Middlebury is paying students $10,000 to take the semester off. Other schools are housing students in everything from trailers to rooms at a casino resort—or leaving them to fend for themselves.
By Alex Perry, Forbes Staff
Priscila Sepulveda is set to begin her junior year as a film major at the University of California, Berkeley on August 23rd—if she can just find somewhere to live. “Sleeping in my car and being homeless is probably my only option right now since family housing for Berkeley is out of reach for the fall,” says the 23-year-old, who lost her spot in the school’s housing queue for married students when she took last year off to live in San Diego, where her husband was stationed with the Marines. College administrators are telling her not to expect housing until October, at the earliest, she reports.
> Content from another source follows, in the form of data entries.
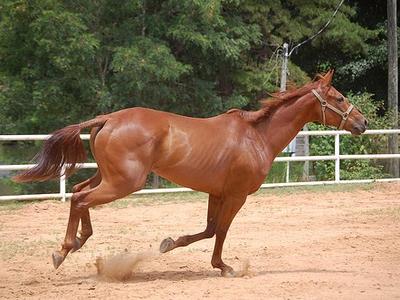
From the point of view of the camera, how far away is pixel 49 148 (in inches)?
288

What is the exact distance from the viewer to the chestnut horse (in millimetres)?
7012

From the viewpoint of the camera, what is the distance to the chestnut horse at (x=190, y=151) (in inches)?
276

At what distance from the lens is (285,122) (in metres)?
7.83

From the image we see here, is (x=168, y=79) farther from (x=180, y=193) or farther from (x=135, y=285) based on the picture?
(x=135, y=285)

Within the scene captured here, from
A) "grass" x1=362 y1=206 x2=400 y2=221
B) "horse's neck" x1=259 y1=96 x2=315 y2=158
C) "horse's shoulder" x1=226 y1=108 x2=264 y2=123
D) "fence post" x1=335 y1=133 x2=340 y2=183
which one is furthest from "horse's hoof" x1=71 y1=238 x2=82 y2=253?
"fence post" x1=335 y1=133 x2=340 y2=183

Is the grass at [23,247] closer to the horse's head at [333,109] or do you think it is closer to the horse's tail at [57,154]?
the horse's tail at [57,154]

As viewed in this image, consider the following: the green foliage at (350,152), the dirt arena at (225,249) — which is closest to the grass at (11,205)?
the dirt arena at (225,249)

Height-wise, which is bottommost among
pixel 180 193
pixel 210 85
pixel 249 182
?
pixel 180 193

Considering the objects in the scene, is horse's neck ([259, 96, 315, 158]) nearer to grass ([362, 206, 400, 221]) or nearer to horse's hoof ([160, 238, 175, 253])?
horse's hoof ([160, 238, 175, 253])

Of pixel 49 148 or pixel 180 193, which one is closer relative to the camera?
pixel 49 148

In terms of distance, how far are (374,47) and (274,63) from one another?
15.5 ft

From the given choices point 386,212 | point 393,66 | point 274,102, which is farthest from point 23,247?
point 393,66

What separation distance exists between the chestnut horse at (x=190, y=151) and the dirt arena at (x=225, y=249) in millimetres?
509

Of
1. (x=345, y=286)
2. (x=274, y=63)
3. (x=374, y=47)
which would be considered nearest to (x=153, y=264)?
(x=345, y=286)
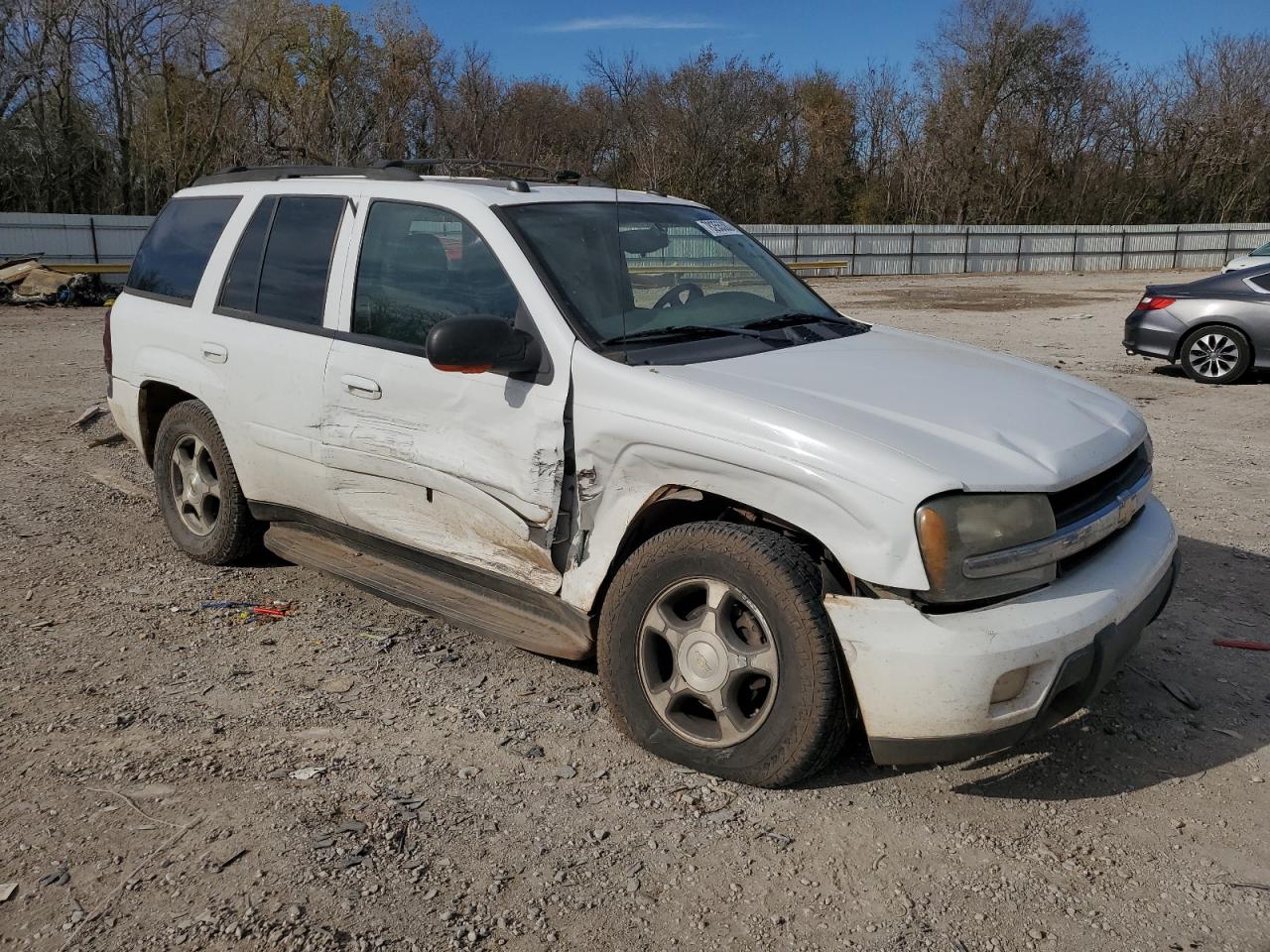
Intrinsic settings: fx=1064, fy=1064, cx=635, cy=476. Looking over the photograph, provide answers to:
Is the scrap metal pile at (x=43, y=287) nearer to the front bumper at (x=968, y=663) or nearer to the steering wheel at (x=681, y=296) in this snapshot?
the steering wheel at (x=681, y=296)

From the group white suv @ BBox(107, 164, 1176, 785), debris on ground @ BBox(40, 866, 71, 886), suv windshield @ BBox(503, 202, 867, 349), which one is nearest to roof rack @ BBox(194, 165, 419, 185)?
white suv @ BBox(107, 164, 1176, 785)

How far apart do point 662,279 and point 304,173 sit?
1.86 m

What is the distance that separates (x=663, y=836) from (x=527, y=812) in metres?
0.41

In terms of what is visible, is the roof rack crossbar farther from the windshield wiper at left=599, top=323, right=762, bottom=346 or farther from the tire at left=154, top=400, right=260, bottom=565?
the tire at left=154, top=400, right=260, bottom=565

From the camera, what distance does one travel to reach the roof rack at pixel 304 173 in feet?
14.2

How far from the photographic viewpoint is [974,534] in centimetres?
283

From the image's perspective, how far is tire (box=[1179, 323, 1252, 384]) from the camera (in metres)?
11.6

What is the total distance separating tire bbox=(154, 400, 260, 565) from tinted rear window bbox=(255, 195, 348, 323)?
0.74 meters

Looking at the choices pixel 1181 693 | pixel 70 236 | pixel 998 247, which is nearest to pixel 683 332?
pixel 1181 693

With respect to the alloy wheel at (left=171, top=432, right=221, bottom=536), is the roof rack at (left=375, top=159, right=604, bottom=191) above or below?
above

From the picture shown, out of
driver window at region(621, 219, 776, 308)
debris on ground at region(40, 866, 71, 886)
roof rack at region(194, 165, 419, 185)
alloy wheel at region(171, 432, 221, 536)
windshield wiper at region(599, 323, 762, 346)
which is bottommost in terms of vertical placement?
debris on ground at region(40, 866, 71, 886)

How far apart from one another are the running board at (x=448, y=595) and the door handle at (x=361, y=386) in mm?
669

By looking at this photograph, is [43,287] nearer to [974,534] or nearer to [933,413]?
[933,413]

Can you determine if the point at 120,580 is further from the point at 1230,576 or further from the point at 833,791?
the point at 1230,576
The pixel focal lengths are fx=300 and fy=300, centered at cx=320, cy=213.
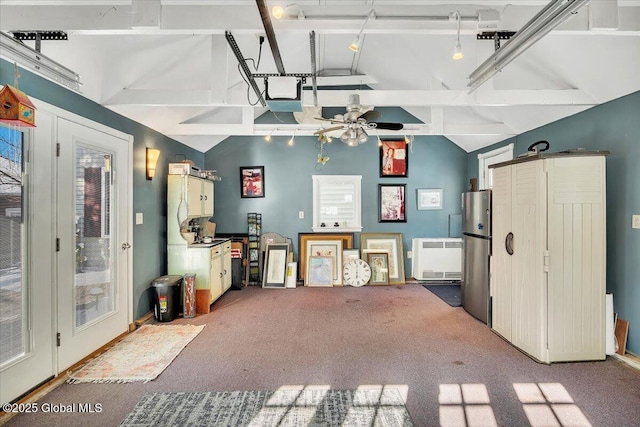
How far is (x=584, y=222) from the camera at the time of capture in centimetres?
280

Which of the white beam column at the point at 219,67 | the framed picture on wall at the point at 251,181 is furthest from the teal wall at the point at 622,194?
the framed picture on wall at the point at 251,181

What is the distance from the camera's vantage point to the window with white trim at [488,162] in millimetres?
4895

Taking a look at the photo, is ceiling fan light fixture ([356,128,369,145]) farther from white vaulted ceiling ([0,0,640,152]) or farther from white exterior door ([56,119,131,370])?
white exterior door ([56,119,131,370])

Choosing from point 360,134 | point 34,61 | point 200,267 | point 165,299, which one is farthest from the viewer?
point 200,267

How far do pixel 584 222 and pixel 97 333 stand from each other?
485 cm

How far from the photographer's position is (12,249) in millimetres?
2217

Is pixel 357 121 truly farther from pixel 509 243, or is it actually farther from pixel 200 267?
pixel 200 267

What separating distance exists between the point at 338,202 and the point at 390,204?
1.02 meters

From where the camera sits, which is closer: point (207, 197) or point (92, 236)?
point (92, 236)

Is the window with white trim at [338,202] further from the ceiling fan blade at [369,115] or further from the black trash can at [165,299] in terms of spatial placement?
the black trash can at [165,299]

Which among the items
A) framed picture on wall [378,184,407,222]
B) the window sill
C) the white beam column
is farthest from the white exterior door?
framed picture on wall [378,184,407,222]

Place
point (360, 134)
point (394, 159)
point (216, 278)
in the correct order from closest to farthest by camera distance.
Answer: point (360, 134)
point (216, 278)
point (394, 159)

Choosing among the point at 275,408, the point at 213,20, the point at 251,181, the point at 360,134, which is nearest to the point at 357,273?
the point at 251,181

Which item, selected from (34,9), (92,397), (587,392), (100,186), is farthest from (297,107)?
(587,392)
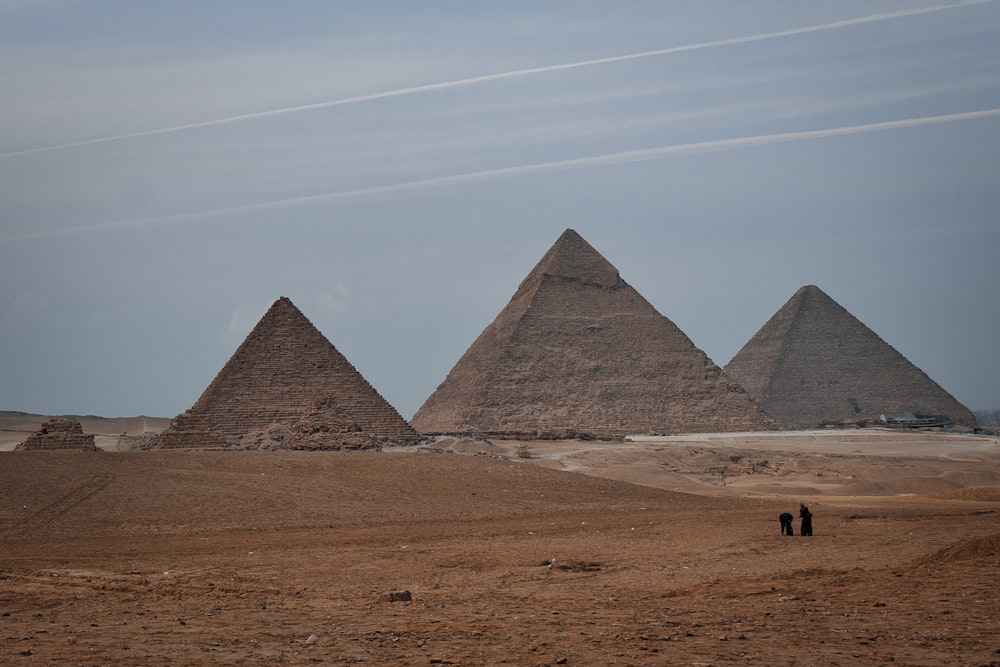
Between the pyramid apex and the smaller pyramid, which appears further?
the pyramid apex

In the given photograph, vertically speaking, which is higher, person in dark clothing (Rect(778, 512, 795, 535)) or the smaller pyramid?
the smaller pyramid

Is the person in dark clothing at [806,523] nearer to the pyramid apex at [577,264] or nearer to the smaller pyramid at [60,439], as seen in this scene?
the smaller pyramid at [60,439]

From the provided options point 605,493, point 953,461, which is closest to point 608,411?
point 953,461

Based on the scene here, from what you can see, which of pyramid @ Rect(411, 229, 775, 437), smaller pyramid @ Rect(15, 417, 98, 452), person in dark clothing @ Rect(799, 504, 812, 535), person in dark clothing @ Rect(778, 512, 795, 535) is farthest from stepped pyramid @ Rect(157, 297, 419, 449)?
pyramid @ Rect(411, 229, 775, 437)

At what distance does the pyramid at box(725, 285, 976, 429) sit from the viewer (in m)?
99.1

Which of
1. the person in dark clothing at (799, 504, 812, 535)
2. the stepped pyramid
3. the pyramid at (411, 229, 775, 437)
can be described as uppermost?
the pyramid at (411, 229, 775, 437)

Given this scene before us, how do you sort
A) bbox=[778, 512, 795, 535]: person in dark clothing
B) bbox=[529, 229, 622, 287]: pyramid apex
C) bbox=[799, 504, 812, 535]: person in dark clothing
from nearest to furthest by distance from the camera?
bbox=[778, 512, 795, 535]: person in dark clothing, bbox=[799, 504, 812, 535]: person in dark clothing, bbox=[529, 229, 622, 287]: pyramid apex

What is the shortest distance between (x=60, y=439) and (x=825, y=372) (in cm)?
7824

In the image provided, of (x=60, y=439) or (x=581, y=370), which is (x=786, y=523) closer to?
(x=60, y=439)

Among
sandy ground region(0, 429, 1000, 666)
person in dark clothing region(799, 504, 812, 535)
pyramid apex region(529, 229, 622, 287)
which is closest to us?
sandy ground region(0, 429, 1000, 666)

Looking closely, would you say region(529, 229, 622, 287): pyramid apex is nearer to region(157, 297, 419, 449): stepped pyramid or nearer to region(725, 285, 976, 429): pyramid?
region(725, 285, 976, 429): pyramid

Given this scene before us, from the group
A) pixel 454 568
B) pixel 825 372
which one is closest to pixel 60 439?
pixel 454 568

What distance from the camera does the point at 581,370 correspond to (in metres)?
87.8

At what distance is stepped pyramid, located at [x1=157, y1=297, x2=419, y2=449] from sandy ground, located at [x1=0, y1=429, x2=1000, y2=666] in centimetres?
1324
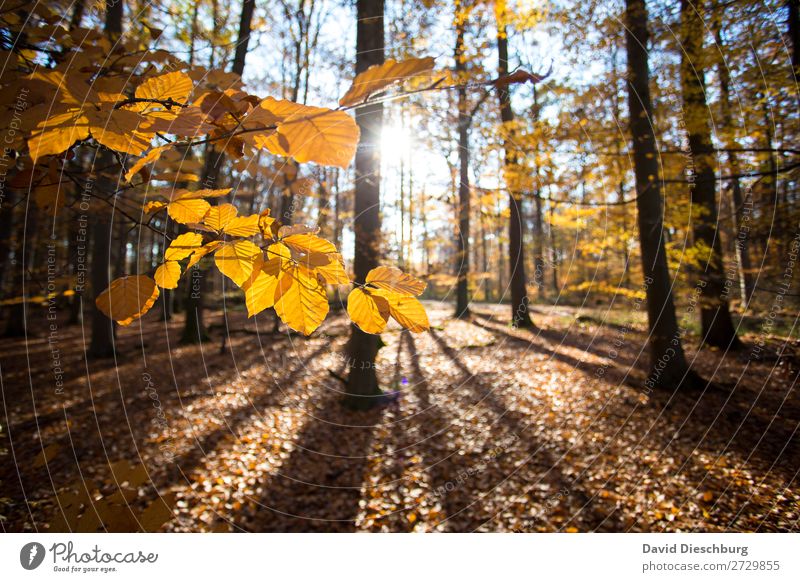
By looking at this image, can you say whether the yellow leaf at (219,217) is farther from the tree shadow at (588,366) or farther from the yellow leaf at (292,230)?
the tree shadow at (588,366)

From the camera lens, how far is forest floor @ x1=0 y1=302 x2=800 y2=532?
3.45 meters

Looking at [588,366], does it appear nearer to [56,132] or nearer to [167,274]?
[167,274]

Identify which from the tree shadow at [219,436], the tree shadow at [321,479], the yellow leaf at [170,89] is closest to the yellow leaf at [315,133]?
the yellow leaf at [170,89]

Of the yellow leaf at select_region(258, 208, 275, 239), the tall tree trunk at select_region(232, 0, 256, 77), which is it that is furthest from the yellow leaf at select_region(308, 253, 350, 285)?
the tall tree trunk at select_region(232, 0, 256, 77)

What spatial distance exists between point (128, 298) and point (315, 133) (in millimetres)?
593

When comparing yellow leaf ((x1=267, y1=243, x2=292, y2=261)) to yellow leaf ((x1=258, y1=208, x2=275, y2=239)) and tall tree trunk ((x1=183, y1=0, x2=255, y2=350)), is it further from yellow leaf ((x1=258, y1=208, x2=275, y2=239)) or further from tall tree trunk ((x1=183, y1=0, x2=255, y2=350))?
tall tree trunk ((x1=183, y1=0, x2=255, y2=350))

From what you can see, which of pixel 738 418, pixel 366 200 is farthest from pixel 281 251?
pixel 738 418

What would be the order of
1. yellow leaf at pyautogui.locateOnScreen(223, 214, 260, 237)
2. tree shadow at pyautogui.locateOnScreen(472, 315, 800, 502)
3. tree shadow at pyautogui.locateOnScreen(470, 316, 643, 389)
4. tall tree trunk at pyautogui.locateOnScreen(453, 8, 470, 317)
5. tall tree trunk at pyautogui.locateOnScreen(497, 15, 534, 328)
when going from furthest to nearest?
tree shadow at pyautogui.locateOnScreen(470, 316, 643, 389) < tall tree trunk at pyautogui.locateOnScreen(497, 15, 534, 328) < tree shadow at pyautogui.locateOnScreen(472, 315, 800, 502) < tall tree trunk at pyautogui.locateOnScreen(453, 8, 470, 317) < yellow leaf at pyautogui.locateOnScreen(223, 214, 260, 237)

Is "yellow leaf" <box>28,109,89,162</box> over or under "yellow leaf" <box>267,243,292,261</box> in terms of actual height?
over

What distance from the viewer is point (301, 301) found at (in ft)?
2.77

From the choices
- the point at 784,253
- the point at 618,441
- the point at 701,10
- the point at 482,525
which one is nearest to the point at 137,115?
the point at 482,525

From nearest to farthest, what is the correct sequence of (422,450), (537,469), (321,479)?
(537,469), (321,479), (422,450)

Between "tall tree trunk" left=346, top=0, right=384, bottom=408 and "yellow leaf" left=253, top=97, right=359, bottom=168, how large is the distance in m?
4.10

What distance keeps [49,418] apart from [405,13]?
8.77 m
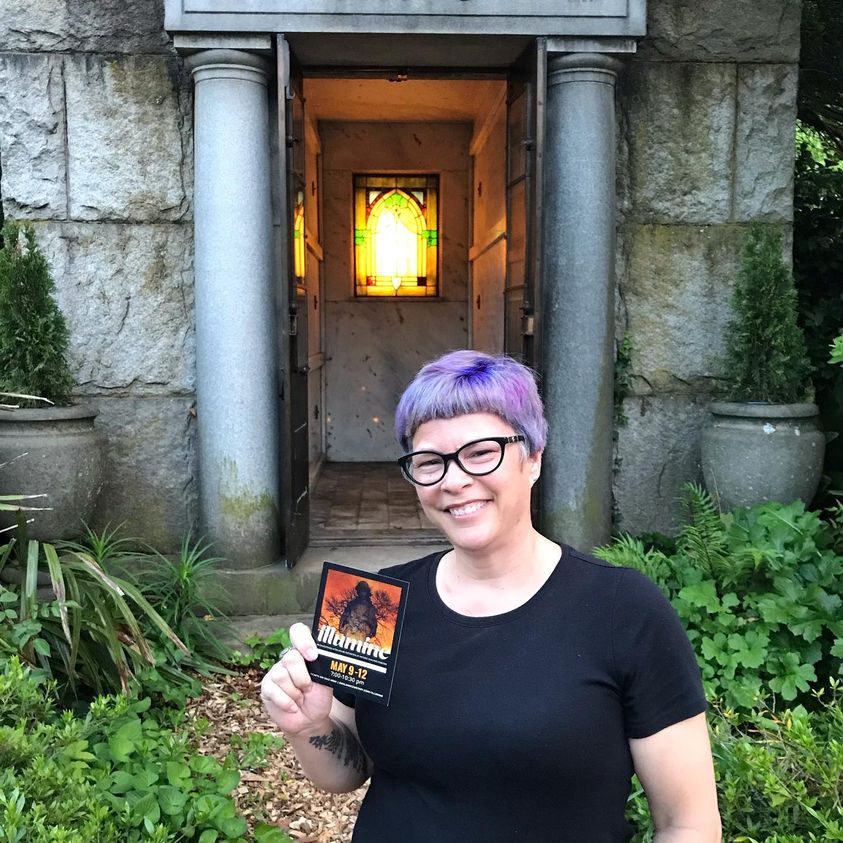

Problem is, if she takes the semester off while waiting for housing, she’ll lose her place in line again. “I was excited to come back to school but now it just feels like school is only stressing me out,’’ she says.
As millions of college students happily move into their campus or off-campus digs, some of their peers still don’t know where they’ll be living during the fall semester. Being admitted to a university does not necessarily guarantee campus housing; schools typically plan to house just 25% to 35% of students on-campus with an emphasis on providing beds for freshmen and sophomores, says Daniel Bernstein, president and chief investment officer at Campus Apartments, the student housing development company led by billionaire David Adelman.